PRÓLOGO
22 de diciembre de 1989
Aquello que hay en mí, que no soy yo, y que busco.
Aquello que hay en mí, y que a veces pienso que también soy yo, y no encuentro.
Aquello que aparece porque sí, brilla un instante y luego
se va por años
y años.
Aquello que yo también olvido.
Aquello
próximo al amor, que no es exactamente amor;
que podría confundirse con la libertad,
con la verdad
con la absoluta identidad del ser
—y que no puede, sin embargo, ser contenido en palabras pensado en conceptos
no puede ser siquiera recordado como es.
Es lo que es, y no es mío, y a veces está en mí
(muy pocas veces); y cuando está,
se acuerda de sí mismo
lo recuerdo y lo pienso y lo conozco.
Es inútil buscarlo; cuanto más se le busca
más remoto parece, más se esconde.
Es preciso olvidarlo por completo,
llegar casi al suicidio
(porque sin ello la vida no vale)
(porque los que no conocieron aquello creen que la vida no vale)
(por eso el mundo rechina cuando gira).
Este es mi mal, y mi razón de ser.
* * *
He visto a Dios
cruzar por la mirada de una puta
hacerme señas con las antenas de una hormiga
hacerse vino en un racimo de uvas olvidado en la parra
visitarme en un sueño con el aspecto repulsivo de una babosa gigantesca;
he visto a Dios en un rayo de sol que oblicuamente animaba
la tarde;
en el buzo violeta de mi amante después de una tormenta; en la luz roja de un semáforo
en una abeja que libaba empecinadamente de una florcita miserable, mustia y pisoteada, en la plaza Congreso;
he visto a Dios incluso en una iglesia.
11 de marzo de 1990
Soñé que era fotógrafo y andaba de un lado a otro con entusiasmo, llevando una cámara. Estaba en un lugar amplio, especie de almacén o depósito, aunque también podría ser el vestíbulo de un gran hotel, y buscaba el ángulo propicio para armar la fotografía de dos lesbianas de modo tal que, aunque una estuviera ubicada a bastante distancia de la otra, dentro del amplio local, y también a una altura diferente (tal vez subida a una escalera), yo hiciera coincidir sus labios para que sugirieran un beso. Ambas tenían los labios pintados de rojo intenso. La más próxima a la cámara estaba de perfil; la otra, en lo alto, de frente.

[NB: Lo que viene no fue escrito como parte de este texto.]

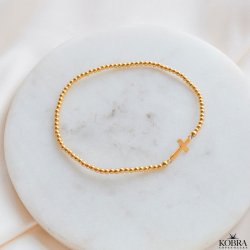 "Enna" gold cross bracelet with balls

Más tarde me encuentro sobre un ómnibus inmenso, de dos pisos; estoy en el techo, o en un lugar descubierto en la parte superior. Voy tomando fotos, o filmando, escenas de una gran ciudad. De pronto hay una conmoción, algo que sucede a lo lejos, como olas que saltan por encima de rascacielos. Me dicen que es el fin del mundo. Yo fotografío todo ese caos, impreciso y aún distante, con regocijo, con excitación. Me despierto con taquicardia.
Vuelto a dormirme, alguien relata una historia (y yo veo el relato), o bien veo una película, aunque de algún modo estoy participando de la acción, en la que un conejo de color castaño se encuentra sepultado por la nieve y cava galerías bajo la nieve, moviéndose rápidamente de un lado a otro. Me entra la preocupación de que pueda golpearse contra algo, un árbol o una piedra, porque va a tientas; pero luego me entero de que ha aprendido a comunicarse, mediante un sistema que en el sueño se explicaba detalladamente, con una paloma que volaba por encima de su cabeza, y por encima de la nieve, y lo iba guiando en su recorrido.